Alcuni match sono più prevedibili, ha detto Peter Polansky, coach di Denis Shapovalov. Se Novak Djokovic o Rafael Nadal sono in svantaggio di due set a uno rispetto al 50° classificato, Polansky direbbe “aspettiamo”, ma se una delle due superstar è in vantaggio di un set, è più probabile che sia il momento di entrare in “modalità di massima allerta” per prepararsi a giocare. Ma passare ripetutamente da una modalità di “massima allerta” all’altra può essere estenuante, ha detto Austin, la cui finale dello US Open del 1981 contro Martina Navratilova seguì i cinque set della semifinale maschile tra John McEnroe e Vitas Gerulaitis. Austin non voleva sentirsi pressata all’ultimo momento e quindi, prevedendo la fine del match, si è fasciata i piedi e si è vestita.

“Ero pronta a partire e mi sentivo carica, ma poi la partita si è prolungata”, ha detto. Quando il match di singolare maschile era giunto al termine, la Austin si è sentita “un po’ spossata dalle montagne russe emotive” e ha perso il primo set per 6-1, ma si è ripresa per poi vincere la partita. Gli scenari mutevoli danno ai giocatori esperti un vantaggio, ha detto Austin. “È un processo di apprendimento graduale.

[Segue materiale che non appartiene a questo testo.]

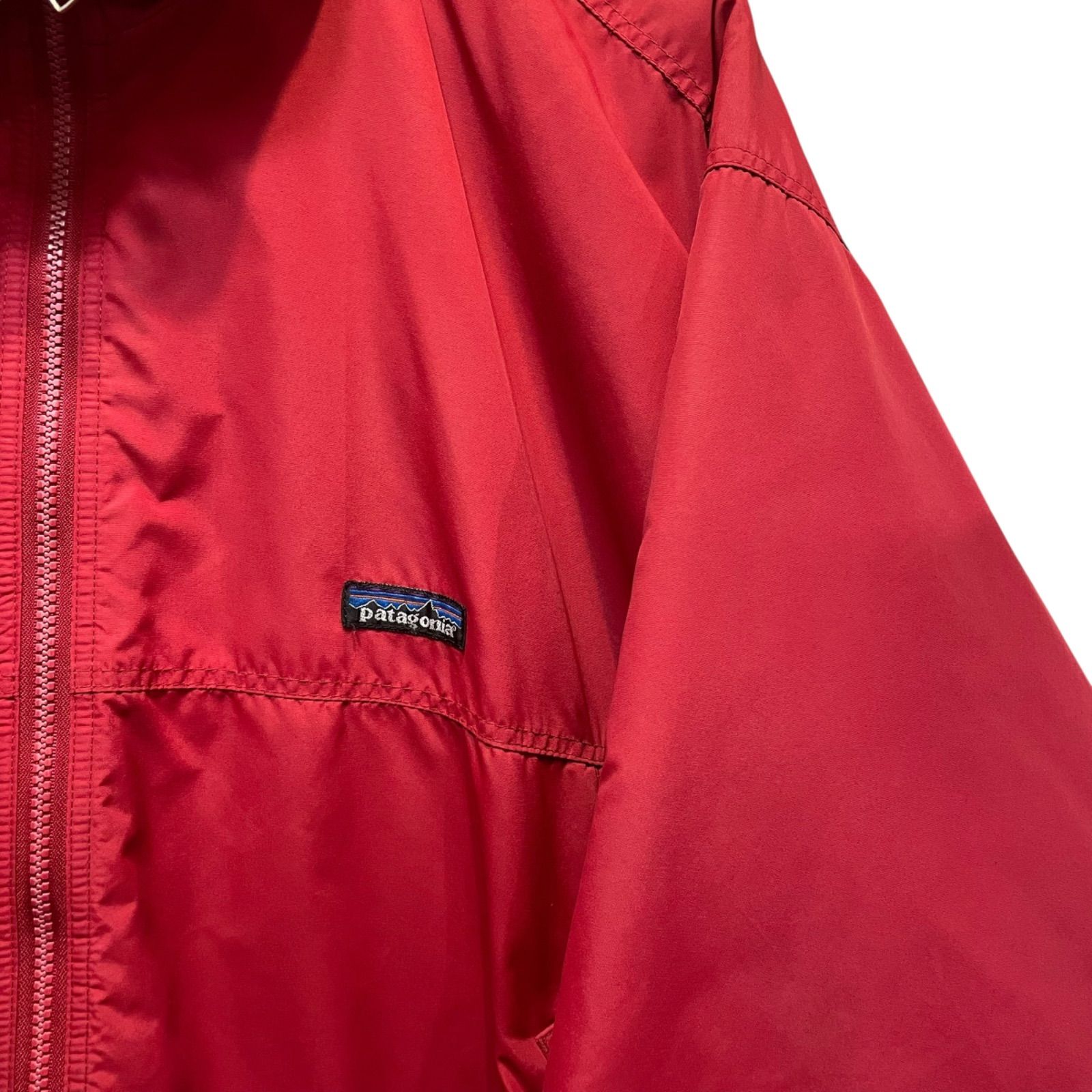 90s patagonia Shelled Synchilla Jacket 赤 L パタゴニア シェルド 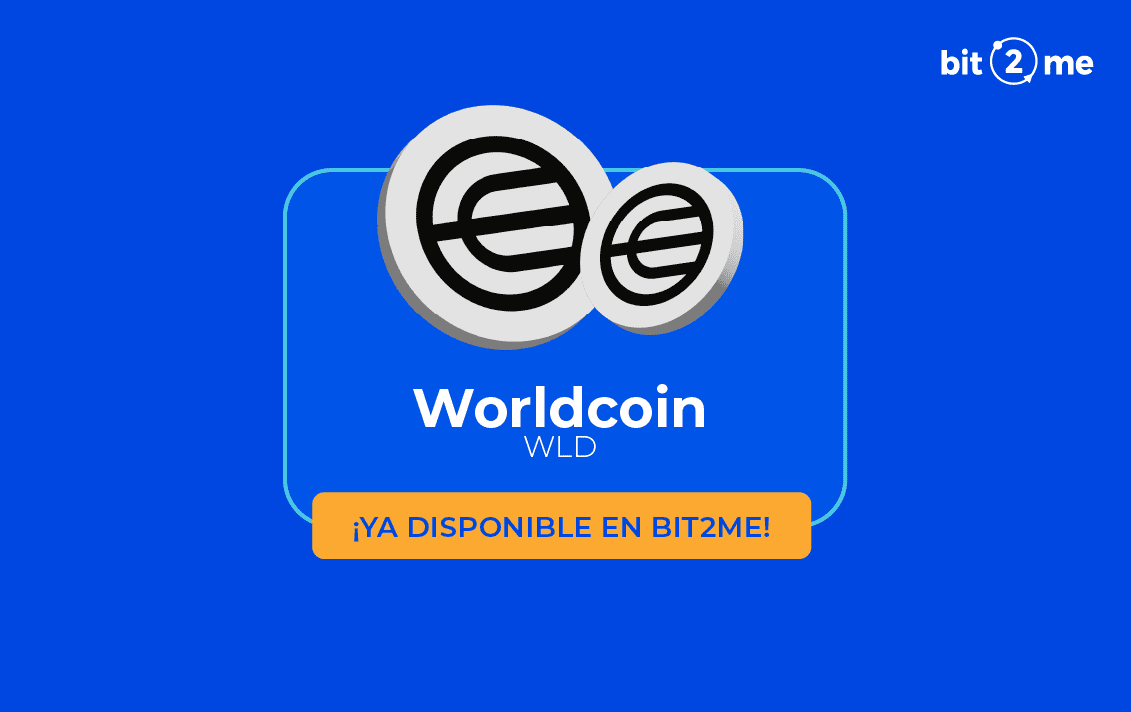 Bit2Me lista WLD el token de Worldcoin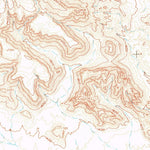 United States Geological Survey Little Horn Mountains, AZ (1962, 62500-Scale) digital map
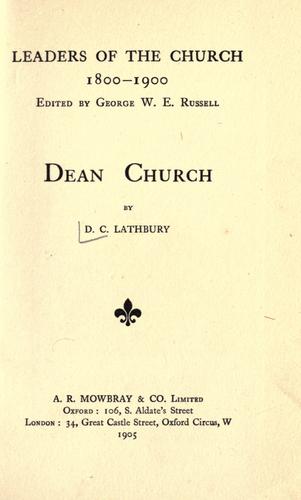 Dean Church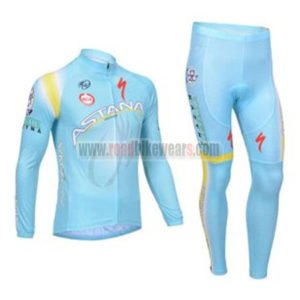 2013 Team ASTANA Pro Cycling Long Kit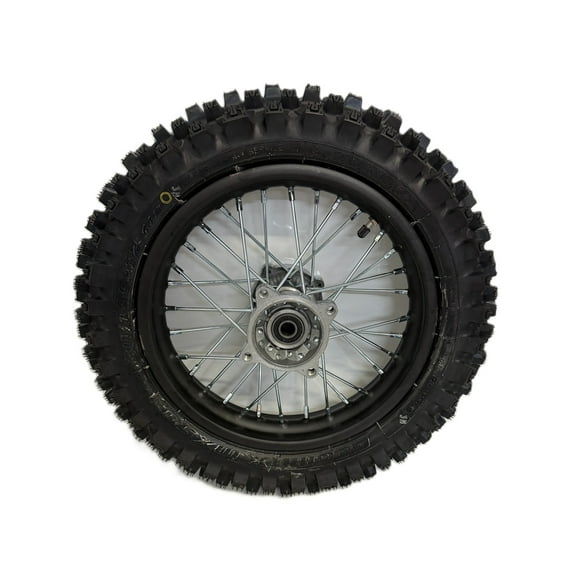 SSR Motorsports Complete Rear Wheel Assebly w/tire SR125 TR 80/100-12 A00344-18-00-KIT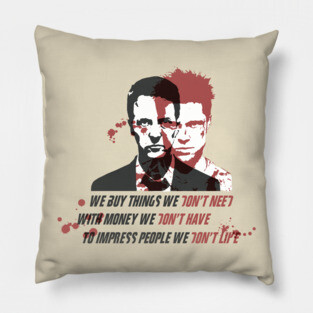 Fight Club Pillow
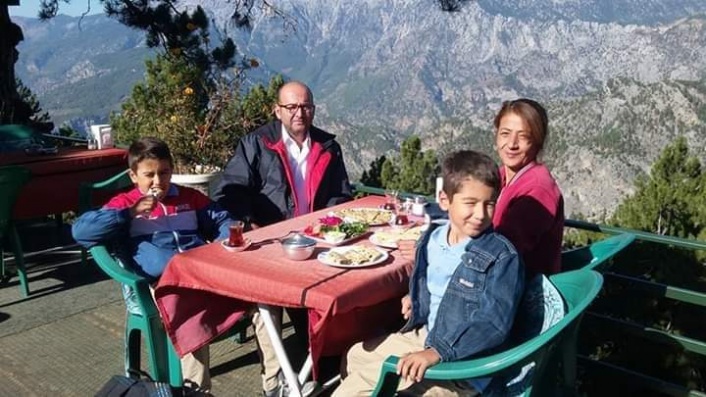 Taner Karlı 3. yılında dualarla anıldı 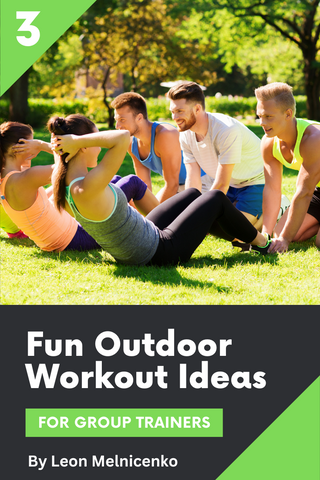 Fun Outdoor Workout Ideas Vol 3
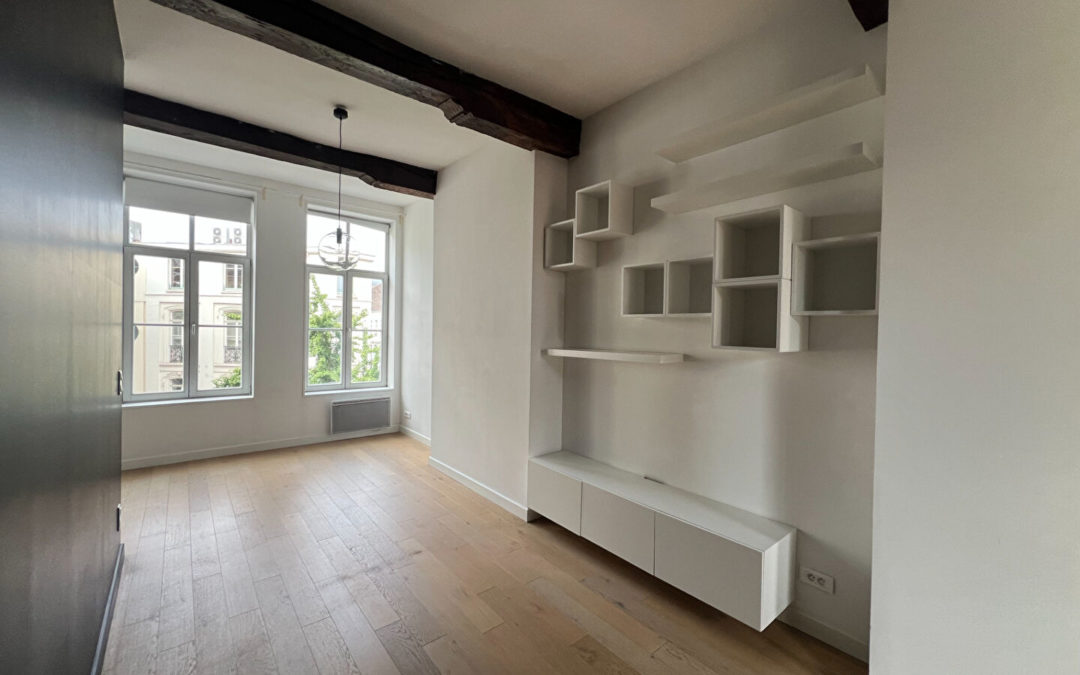 Très bel appartement T2 situé rue Lepelletier – Vieux-Lille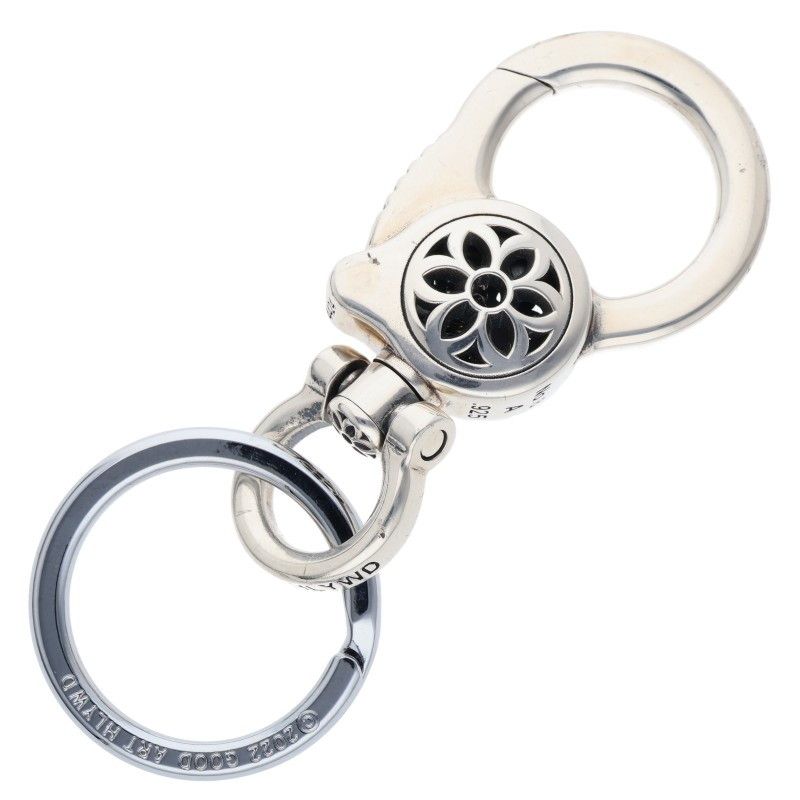 グッドアートハリウッド GACLP8-A CLIP 8 A シルバーキーリング メンズ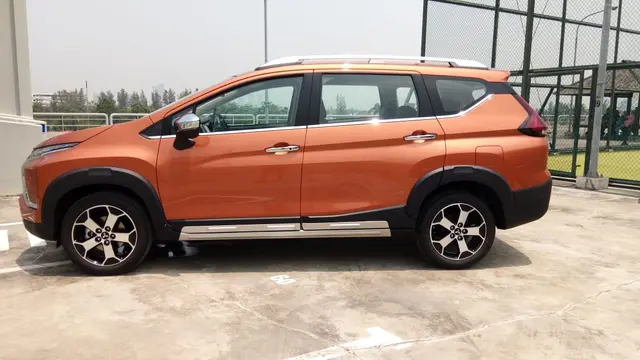 PT Mitsubishi Motors Krama Yudha Sales Indonesia (MMKSI) secara resmi meluncurkan, Xpander Crossover untuk pasar otomotif Tanah Air.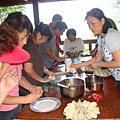 煎餃蔥油餅研習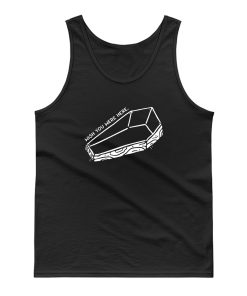 Wish You Were Here Coffin Tank Top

In queste situazioni si sviluppano metodi e routine”. Ha inoltre detto che un fattore chiave è capire se si preferisce stare in mezzo alla gente o in uno spazio tranquillo e in solitudine.

Dopo aver atteso per cinque set prima di poter scendere in campo per il suo incontro di quarto turno allo US Open, Caroline Garcia ha raccontato di aver trascorso parte del suo “limbo” leggendo, prima di preparare le racchette e di andare in palestra per “darsi la giusta carica”. Alcune giocatrici meditano o addirittura sonnecchiano quando la partita si prolunga, ha detto Polansky, anche se è difficile perché un set finale può filare via con un rapido 6-1. Invece, molti giocatori si riuniscono con il loro team e giocano a carte o a giochi da tavolo.

“E’ opportuno non fare nulla che affatichi la mente”, ha detto Polansky, sottolineando che passare troppo tempo a fissare il telefono mentre le partite si prolungano può essere dannoso. Quando una partita arriva improvvisamente al quarto o al quinto set, Nainkin ha detto che alcuni giocatori in attesa “cambiano aria”, magari lasciando lo spogliatoio per la hall, “solo per resettare mentalmente e uscire dalla modalità ‘pronti a partire’ per 30 minuti”.

Se i momenti finali della partita sono avvincenti, molti giocatori la guardano mentre si preparano, il che li aiuta anche a ritmare il riscaldamento. Alcuni giocatori, invece, si limitano a far seguire il punteggio ai loro allenatori. “Il compito dell’allenatore è quello di tenere d’occhio la partita, in modo che il giocatore possa staccare completamente nel caso la partita vada al quinto set”. Anche la tempistica dell’assunzione di cibo è fondamentale, ha detto Garcia. “Non si vuole mangiare troppo, ma se si arriva al quinto set è necessario fare un altro spuntino nell’attesa”.

Ma bisogna anche tenere conto di numerosi piccoli dettagli. “Alcuni giocatori vogliono che le caviglie siano fasciate subito prima dell’inizio della partita, in modo che siano più rigide, altri vogliono camminare e fare un po’ di rodaggio”, ha detto Boynton. “Alcuni vogliono essere più sciolti e avere i muscoli “caldi” e poi sfruttare gli ultimi minuti per studiare il piano di gioco, altri la pensano diversamente“. In un quarto set combattuto, ha aggiunto, Hurkacz sale sul tapis roulant e fa degli sprint, poi si slaccia le scarpe, fa un po’ di stretching e aspetta. Durante un tie-break, si allaccia di nuovo le scarpe, ma se la partita va al quinto set, se le toglie e chiede un altro giro di riso e verdure.

“Ognuno ha il suo metodo e parlarne sembra folle, ma per noi è normale”, ha detto Boynton. “Non devi essere il migliore nel gestire l’attesa, devi solo essere migliore del tuo avversario”.